22 years and 20 Super-G events after its official inclusion in the race programme - the 2007 and 2012 races were cancelled due to weather conditions - the speed discipline is now taking a provisional three-year break from Kitzbühel. This move was initiated in 2021 when Kitzbühel stepped in at the last minute to host the Wengen Downhill. While the Ganslern Slalom was held in Flachau for corona related reasons, there was a three-day speed festival in Kitzbühel with two Downhill races and a Super-G. With Beat Feuz's double Downhill victory, Switzerland indirectly reclaimed "its" Downhill, but the enthusiasm to stage two Downhill races persevered in Kitzbühel: two days, two races on the same course with the same course setting. All that changes is the weather and the skiers' form on the day. A victory on the Streif is already reserved for the best, but can anyone pull off the double? This possibility adds yet another thrilling element for spectators and makes coverage more exciting and varied.
A look at the history books shows that the concept of a double Downhill in Kitzbühel is not new. Since the beginning of the Hahnenkamm Races, 19 double Downhill races have taken place, 13 of them as World Cup events between the years 1972 and 2004 - many of them as substitutes for other venues. There is much more in favour of two Downhill races on the same course, than just the spontaneous substitution for other organisers and the question of whether an athlete will be able to pull off a double victory. From the athletes‘ perspective, starting from the Hahnenkamm is ideal, as they get to enjoy the modern infrastructure surrounding the new Starthaus more than once. While the Super-G start area is located beneath the Seidlalmkopf and thus in the middle of the mountain and not close to the lift, the Starthaus can be reached directly with the Hahnenkamm cable car.
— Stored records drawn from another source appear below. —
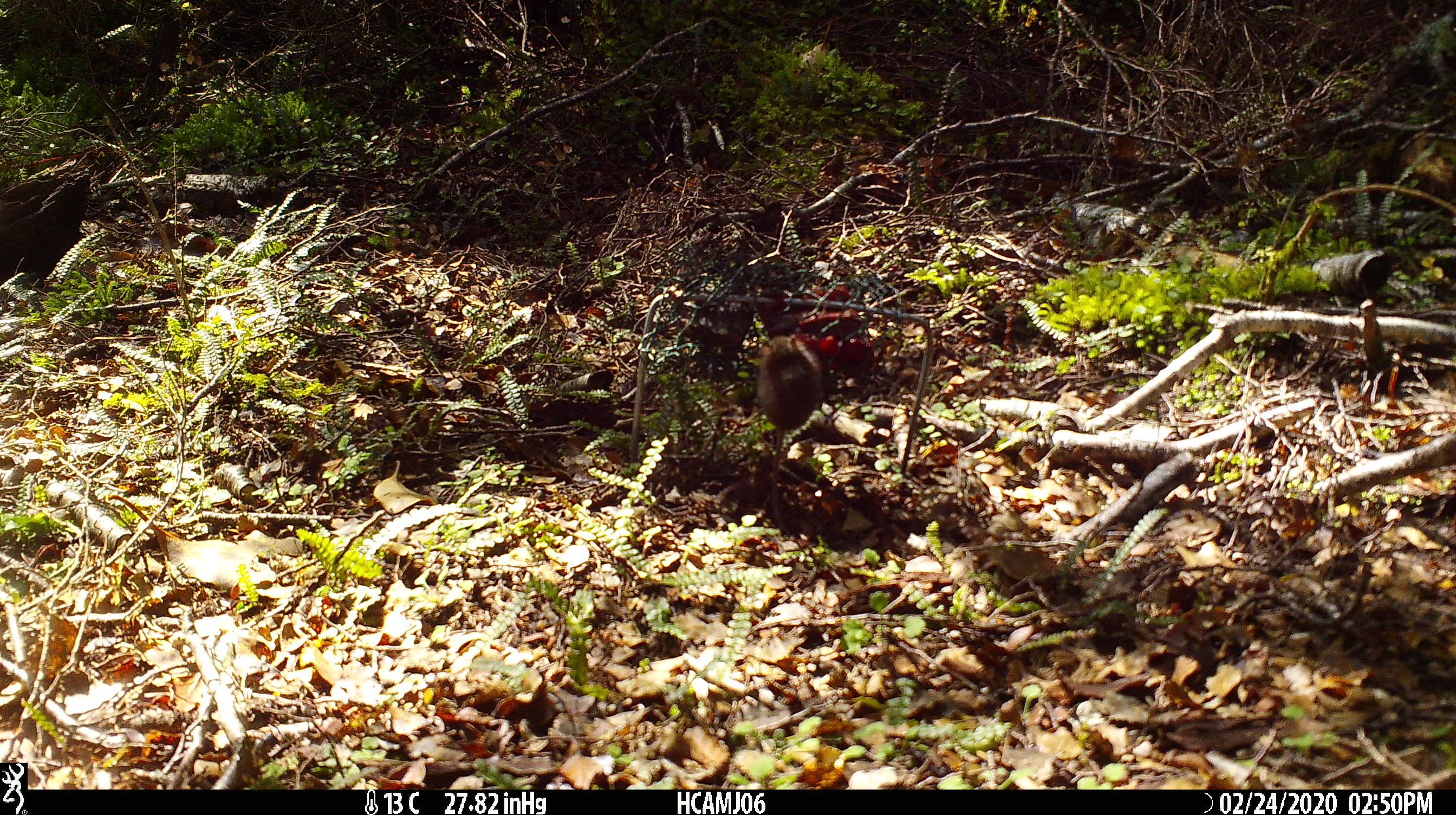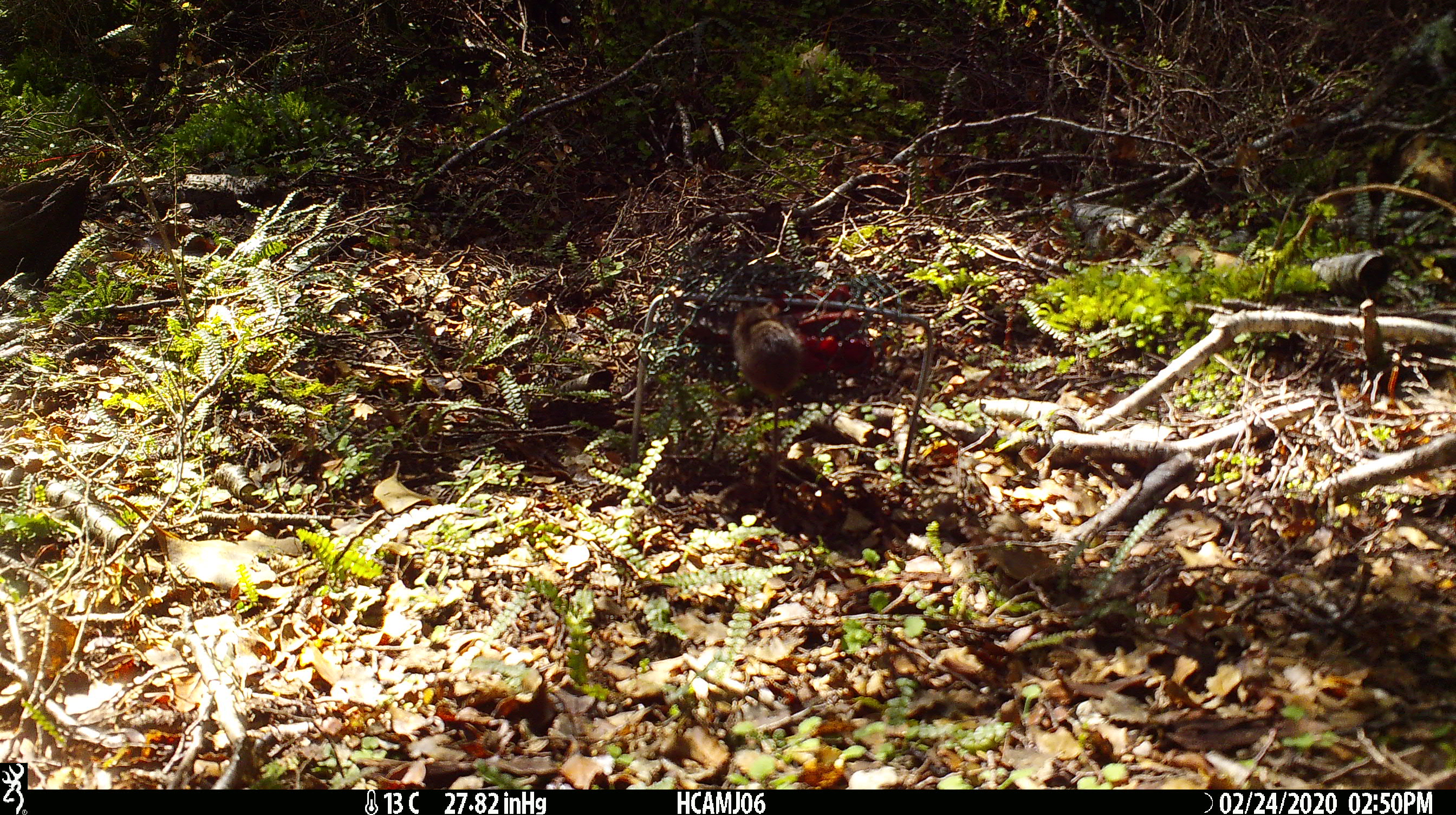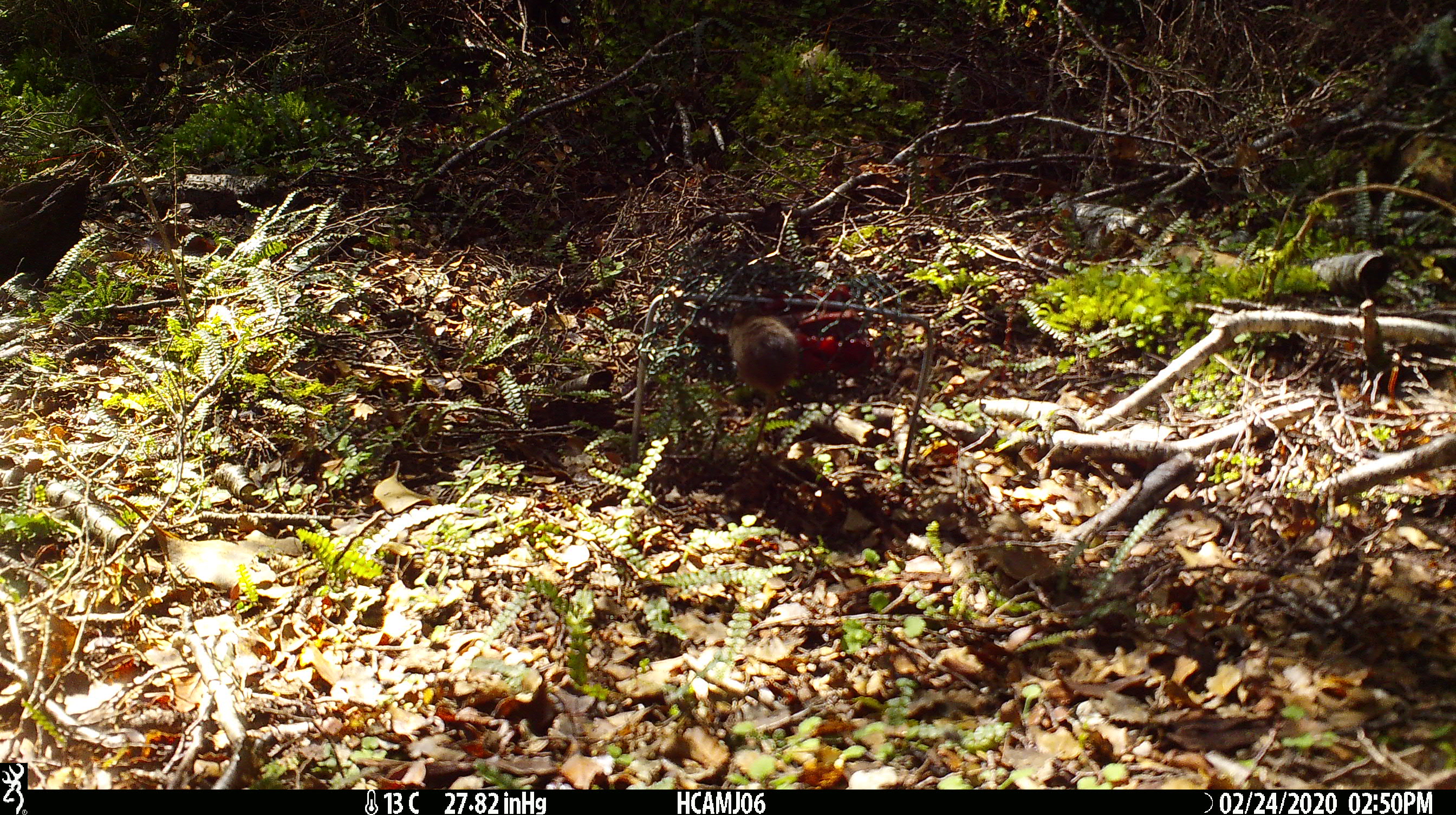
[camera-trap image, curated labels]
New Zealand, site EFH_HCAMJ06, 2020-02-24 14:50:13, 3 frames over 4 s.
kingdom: Animalia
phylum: Chordata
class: Mammalia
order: Rodentia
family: Muridae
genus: Mus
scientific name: Mus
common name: mouse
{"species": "mouse (Mus)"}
Furthermore, the area around the Super-G start is very narrow and does not meet the quality standard that Kitzbühel Ski Club would like to provide as Organiser.
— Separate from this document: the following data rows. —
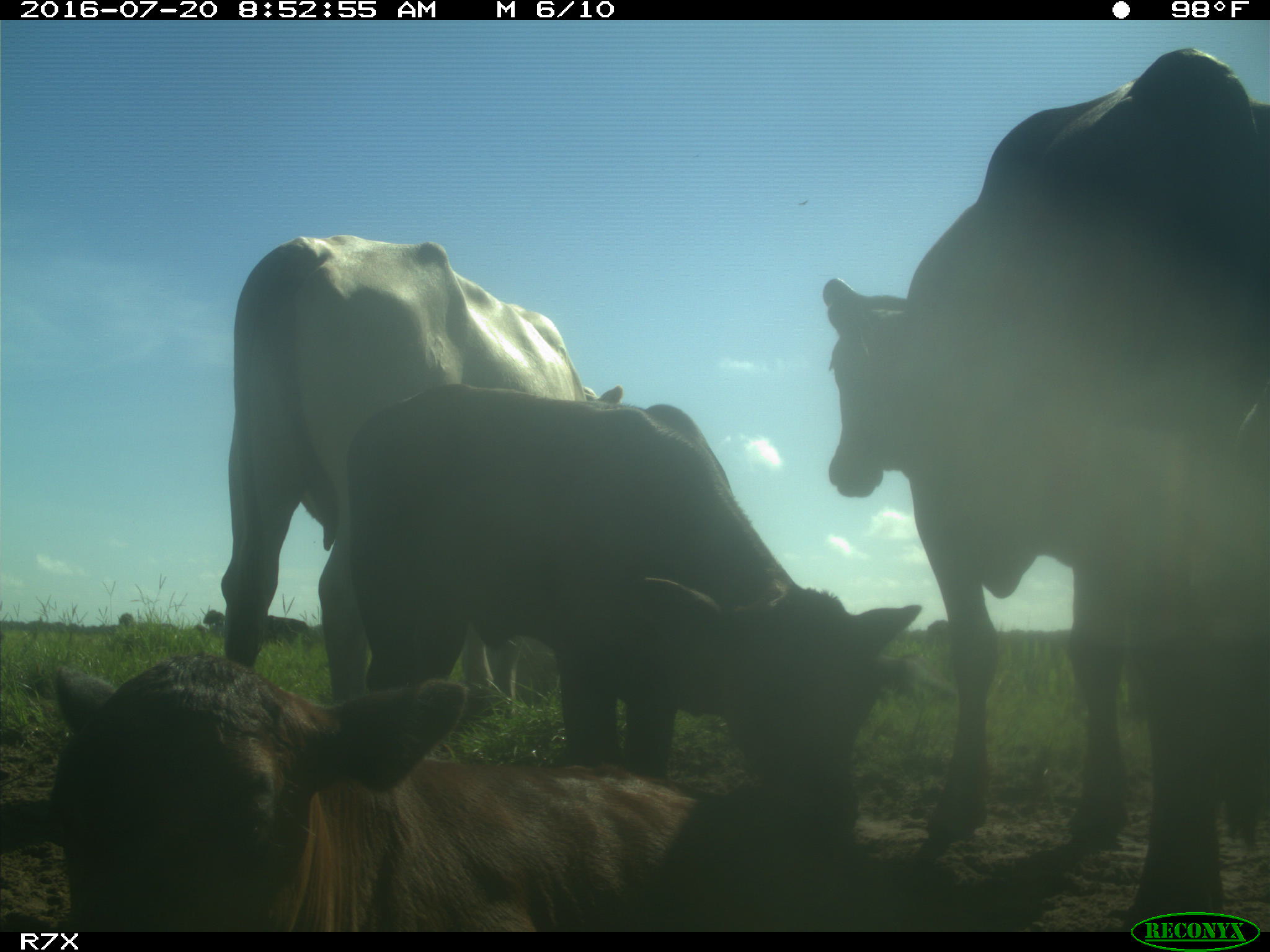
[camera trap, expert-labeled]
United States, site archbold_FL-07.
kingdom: Animalia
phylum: Chordata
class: Mammalia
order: Artiodactyla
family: Bovidae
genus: Bos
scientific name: Bos taurus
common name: domestic cow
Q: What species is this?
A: Bos taurus (domestic cow).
The blue colour lines, which help skiers visualise the terrain of the course, has the disadvantage that it softens the surface of the race piste somewhat. Thus, the mostly opposing course setting of the Super-G on Friday resulted in weak points in the Downhill section, sometimes in the very decisive areas of where skiers initiate their turns. If two Downhill races are held on the same course with the same course setting, the quality of the slope is assured for all race days.
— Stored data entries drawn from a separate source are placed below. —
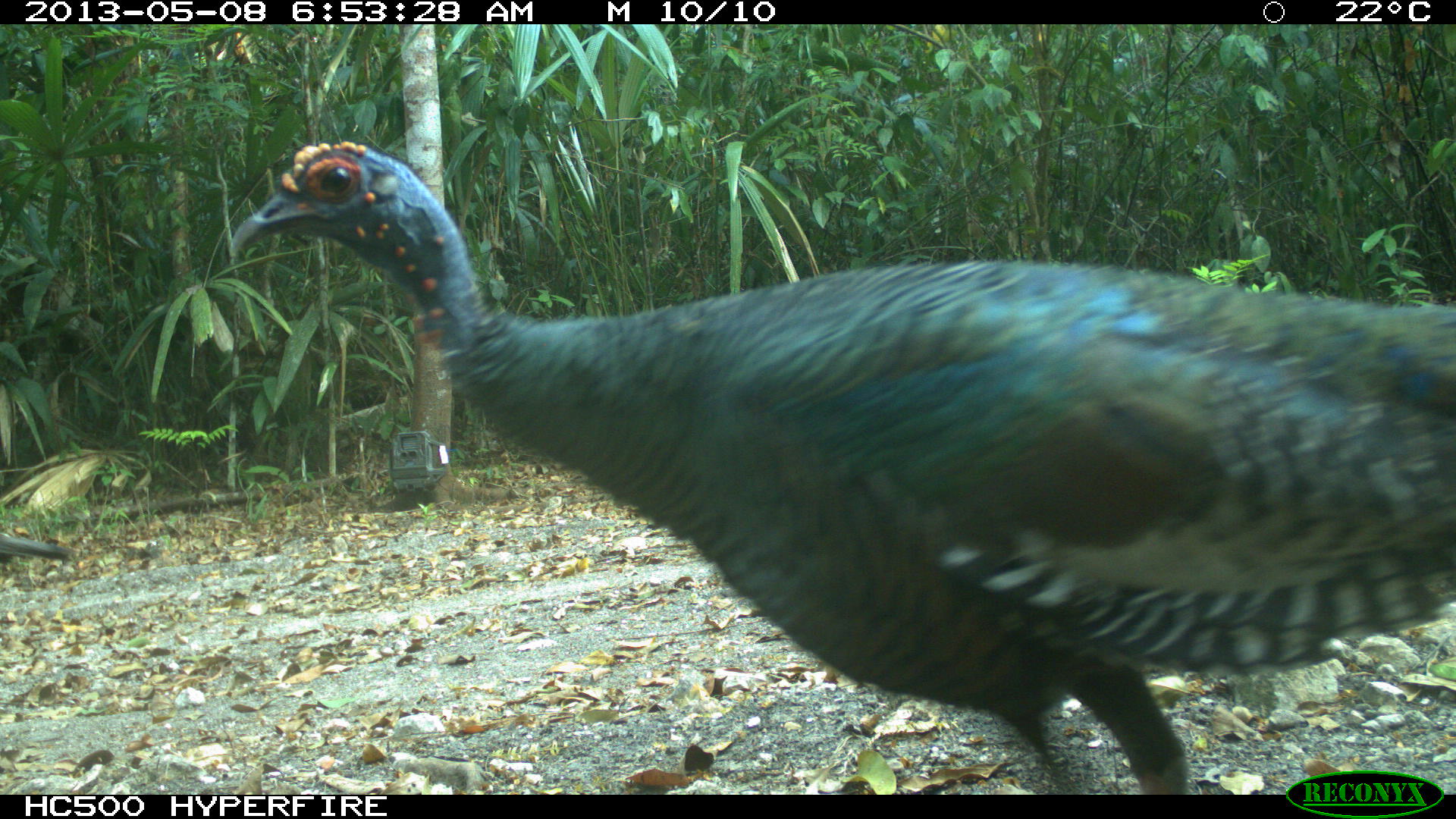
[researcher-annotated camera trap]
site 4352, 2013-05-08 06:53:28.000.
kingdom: Animalia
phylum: Chordata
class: Aves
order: Galliformes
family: Phasianidae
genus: Meleagris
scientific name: Meleagris ocellata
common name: ocellated turkey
Meleagris ocellata (ocellated turkey), count 4.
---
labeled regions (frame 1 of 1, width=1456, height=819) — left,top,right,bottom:
meleagris ocellata: 224,135,1455,791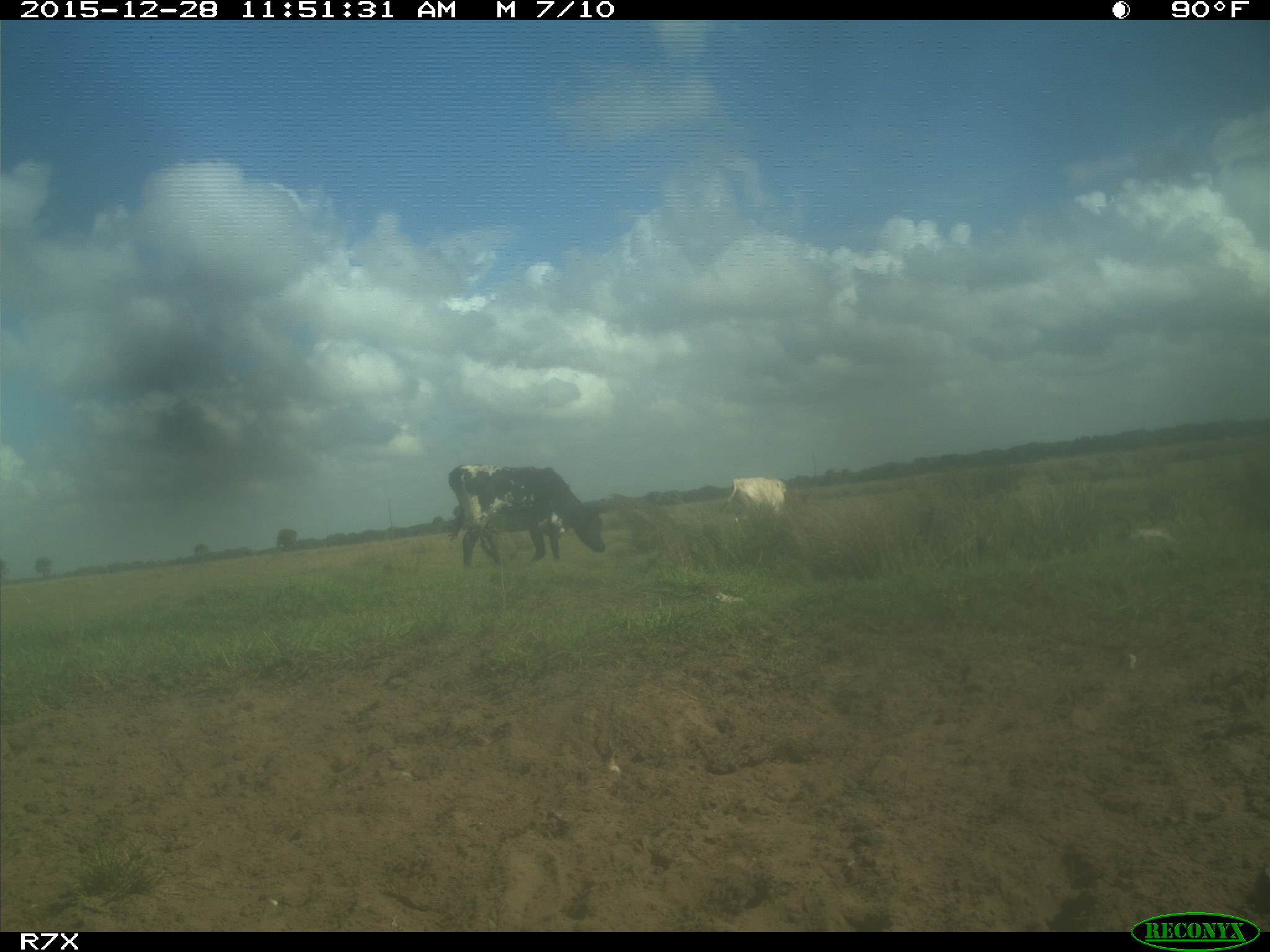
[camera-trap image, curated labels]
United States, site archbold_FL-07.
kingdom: Animalia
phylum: Chordata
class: Mammalia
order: Artiodactyla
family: Bovidae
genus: Bos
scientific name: Bos taurus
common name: domestic cow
For the spectators, a double Downhill also offers a very decisive advantage: It gives them two opportunities to experience the Downhill live. Due to the corona-related limit on the number of spectators, Kitzbühel Ski Club expects tickets to be sold out on Saturday. Thanks to a second Downhill on Friday, anyone who cannot get hold of tickets for Saturday may still enjoy the same sports programme.
From the Organiser's point of view, one very important point speaks in favour of two Downhills: programme flexibility. While in speed disciplines, the weather has to be good along the entire racecourse, a Slalom – like in 2022 – can also take place in extremely wintry conditions. In recent years, adverse weather meant that the programme needed to be changed repeatedly in order to accommodate all the races. However, moving a race to another day at short notice is only possible if there is enough time to make the necessary adaptations – a particular challenge on the mountain when the weather is critical. If two Downhill runs and a Slalom take place, racecourses and infrastructure are independent of each other and events can be rescheduled as required within the Friday to Sunday timeframe.
In addition to all the advantages of a double Downhill, there is another important question: Who will be the Hahnenkamm winner? Traditionally, the Hahnenkamm winner was the athlete, who won the combination of Downhill and Slalom. Since the abolition of this classification in 2017, everyone who wins one of the Hahnenkamm races is a Hahnenkamm winner - whether Downhill, Slalom or Super-G. With two Downhills and one Slalom Race in 2023 there will also be three Hahnenkamm winners. It doesn't matter whether it's the Kitzbühel Downhill, the Hahnenkamm Downhill or the Hahnenkamm Slalom. The names only serve the purpose of easier distinction.